My father and I didn’t speak during the event, we haven’t actually spoken again except for one, two WhatsApp message exchange, where he asked me to explain myself… and I did… saying much of what’s been written here, but also going further, both wishing him well for the future and also suggesting that we are unlikely to speak again given our equally stubborn natures.
This has become a reality.
My failure. I am in part to blame for this breakdown in communications, I thought I could take him away from Hillsborough and help support and encourage life beyond the walls of the tragedy but I was misguided and I should have left this well alone. I was wrong to turn up to the WNWA96 and the H2A Run 2016 because it highlighted to me things I probably didn’t want to know and left me feeling bereft.
What I do know though is, and I’ll paraphrase the old saying about power to suggest that, ‘Hillsborough corrupts but absolute Hillsborough corrupts absolutely. Listening to him on the radio at the inquests, reading some of the articles, interviews he had given (in particular to The Daily Mirror) and talking to him during the inquests showed clearly to me that he had become lost. How he needed the balance that Pam gave him and how I realise I could never offer what she did as a balance to his (and I quoted his own description) ‘darkness’.
I’m not exactly sure when he became SPK, campaigner but I know the man I reconnected with less than a decade ago wasn’t ‘SPK, father’. When I first noted the changes in him I coined the phrase ‘Victim 97’ because I assume that somewhere deep in the Hillsborough tragedy that my dad died too.
So I asked the question at the start of this blog post, ‘who is more important, the living or the dead?’ and I think what I’ve come to understand is that it depends on who you ask and what you’ve been through. But, for me, it is the living that we should really concern ourselves with. The dead don’t care about ‘The Truth’ and maybe it’s important to accept that if you do things for the dead – you’re actually doing them for yourself. Perhaps though the most important thing is that once you have the answer you sought it’s time to let it go and return to the land of the living, but this is just my opinion.
UltraBaby. In my final WhatsApp message to my father I made the suggestion that he ‘didn’t have time for the granddaughter that he claimed to cherish’ and I stand by that. She will never be allowed to forget him but she will never be told about Hillsborough or his role in it – I don’t see the point.

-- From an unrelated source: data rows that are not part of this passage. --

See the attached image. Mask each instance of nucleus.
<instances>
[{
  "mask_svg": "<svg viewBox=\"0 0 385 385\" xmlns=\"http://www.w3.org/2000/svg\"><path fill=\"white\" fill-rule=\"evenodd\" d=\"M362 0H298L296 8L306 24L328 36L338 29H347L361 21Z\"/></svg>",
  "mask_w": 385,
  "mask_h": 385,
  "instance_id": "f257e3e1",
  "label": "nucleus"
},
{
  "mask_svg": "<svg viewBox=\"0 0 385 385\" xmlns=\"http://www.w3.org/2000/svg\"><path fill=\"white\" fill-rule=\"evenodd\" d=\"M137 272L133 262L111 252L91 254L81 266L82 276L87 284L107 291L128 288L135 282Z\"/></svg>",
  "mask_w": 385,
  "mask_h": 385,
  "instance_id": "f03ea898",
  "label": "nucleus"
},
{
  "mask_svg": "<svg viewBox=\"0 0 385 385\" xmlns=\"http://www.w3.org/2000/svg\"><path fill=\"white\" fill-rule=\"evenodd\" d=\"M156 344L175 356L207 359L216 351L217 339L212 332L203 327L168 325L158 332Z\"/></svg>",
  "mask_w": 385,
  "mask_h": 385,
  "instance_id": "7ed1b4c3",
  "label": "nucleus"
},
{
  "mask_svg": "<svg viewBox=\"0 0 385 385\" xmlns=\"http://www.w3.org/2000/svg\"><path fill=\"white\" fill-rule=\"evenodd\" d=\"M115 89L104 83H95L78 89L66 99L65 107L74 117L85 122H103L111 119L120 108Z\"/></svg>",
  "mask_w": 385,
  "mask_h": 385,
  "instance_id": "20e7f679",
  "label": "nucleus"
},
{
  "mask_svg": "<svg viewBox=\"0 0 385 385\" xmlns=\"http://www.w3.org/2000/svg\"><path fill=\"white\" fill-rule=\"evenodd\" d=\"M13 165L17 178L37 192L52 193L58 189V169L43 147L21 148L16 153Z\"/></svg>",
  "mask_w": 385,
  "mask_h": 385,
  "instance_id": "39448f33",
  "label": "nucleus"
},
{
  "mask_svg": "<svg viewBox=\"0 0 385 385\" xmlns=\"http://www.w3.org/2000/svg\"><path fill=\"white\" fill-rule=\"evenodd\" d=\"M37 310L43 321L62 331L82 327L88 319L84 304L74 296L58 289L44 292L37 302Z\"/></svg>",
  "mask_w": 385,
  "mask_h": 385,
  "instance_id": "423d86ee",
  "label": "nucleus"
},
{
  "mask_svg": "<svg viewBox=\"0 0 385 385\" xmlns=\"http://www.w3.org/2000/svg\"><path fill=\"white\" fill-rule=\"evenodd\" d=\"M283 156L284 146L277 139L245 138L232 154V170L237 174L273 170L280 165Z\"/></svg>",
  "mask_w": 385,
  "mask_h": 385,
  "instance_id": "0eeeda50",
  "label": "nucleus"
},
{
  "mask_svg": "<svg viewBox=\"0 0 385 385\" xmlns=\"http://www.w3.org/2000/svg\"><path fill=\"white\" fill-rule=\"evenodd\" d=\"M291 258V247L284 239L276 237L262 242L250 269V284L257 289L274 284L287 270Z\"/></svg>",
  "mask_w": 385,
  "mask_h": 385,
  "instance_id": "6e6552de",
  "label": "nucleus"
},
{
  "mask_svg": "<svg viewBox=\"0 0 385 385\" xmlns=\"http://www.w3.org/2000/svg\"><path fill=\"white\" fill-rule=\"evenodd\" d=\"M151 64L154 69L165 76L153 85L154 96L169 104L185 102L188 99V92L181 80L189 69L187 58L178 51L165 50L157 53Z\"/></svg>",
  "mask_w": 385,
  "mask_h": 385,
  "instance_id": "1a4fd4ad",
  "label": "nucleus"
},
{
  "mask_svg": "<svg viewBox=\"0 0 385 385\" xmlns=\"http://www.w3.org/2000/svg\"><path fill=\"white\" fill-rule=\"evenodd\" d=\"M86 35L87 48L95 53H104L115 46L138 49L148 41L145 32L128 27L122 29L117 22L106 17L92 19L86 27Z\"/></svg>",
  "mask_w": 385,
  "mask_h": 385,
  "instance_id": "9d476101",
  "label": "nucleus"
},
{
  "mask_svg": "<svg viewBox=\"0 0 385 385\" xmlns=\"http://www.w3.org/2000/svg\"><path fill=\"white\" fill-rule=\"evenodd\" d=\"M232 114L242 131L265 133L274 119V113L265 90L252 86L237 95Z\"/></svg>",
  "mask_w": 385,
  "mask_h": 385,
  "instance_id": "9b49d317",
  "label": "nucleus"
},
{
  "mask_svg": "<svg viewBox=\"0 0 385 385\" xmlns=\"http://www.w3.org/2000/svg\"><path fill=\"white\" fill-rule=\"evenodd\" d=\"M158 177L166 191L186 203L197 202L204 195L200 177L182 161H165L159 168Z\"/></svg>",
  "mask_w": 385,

Throughout my life I’ve maintained that it is your actions that make you who you are but sometimes it’s the small things that give you humanity and this is what I will focus on as my daughter grows and asks about my parents. I will tell her all about the man who was my father, the man who could run marathons, the man who drove a bus for a living and then a taxi and then worked helping adults with severe mental difficulties. She’ll know he was an Everton fan and she’ll know he ran with her during her first race – the rest doesn’t matter. What I tell her about my mother remains a mystery even to me.
Conclusion. I’ll end with this, if the Hillsborough tragedy has taught us only one thing then I hope it is to live. In all walks of life you can honour better the dead by living the ‘life most fantastic’, you can’t honour the dead by giving up your own life in pursuit of their memory, that surely only ends in tragedy.